Sono stato un momento occupato, e vi prego di scusarmi. Voi sapete il mio scopo. Non ne ho che uno al mondo.
La signora Betsey lo ringraziò, e lo seguimmo nella sua stanza ch’era arredata come quella di un uomo d’affari, con libri, carte, scatole di latta, e così via. La stanza guardava su un giardino, e aveva una cassaforte di ferro incastrata nel muro, così a ridosso della cappa del caminetto, che mi domandai come potessero passarci di dietro gli spazzacamini quando dovevano spazzarne la canna.
– Bene, signora Trotwood – disse il signor Wickfield; perché seppi subito ch’era lui, e che era avvocato, e amministratore dei beni d’un ricco signore della contea. – Che vento vi mena qui? Non un cattivo vento, spero?
– No – rispose mia zia – non son venuta per motivi di giustizia.
– Molto meglio, signora – disse il signor Wickfield; – molto meglio venire per qualche altra cosa.
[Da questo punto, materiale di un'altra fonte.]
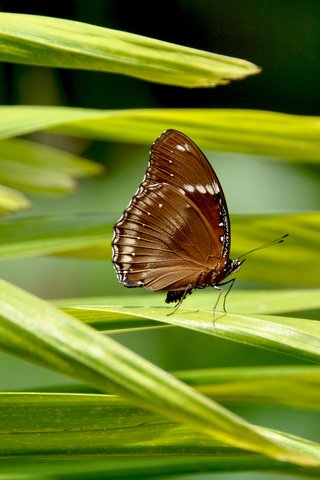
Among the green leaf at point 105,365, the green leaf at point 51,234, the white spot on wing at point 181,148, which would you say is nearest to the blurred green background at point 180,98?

Egli ora aveva i capelli perfettamente candidi, ma le sopracciglia ancora nere: il viso piacente, e, pensavo, bello. Nel colorito mostrava una certa vivacità, che da molto io ero abituato, grazie agl’insegnamenti di Peggotty, ad attribuire al vino di Porto; e alla stessa causa attribuii il tono della sua voce e la sua pinguedine già più che incipiente. Era vestito con molta lindura, in un abito turchino, sottoveste a strisce e calzoni di cotone, e il fine sparato della camicia e la cravatta di batista apparivano così morbidi e bianchi, che rammentarono alla mia immaginazione errabonda il petto candido d’un cigno.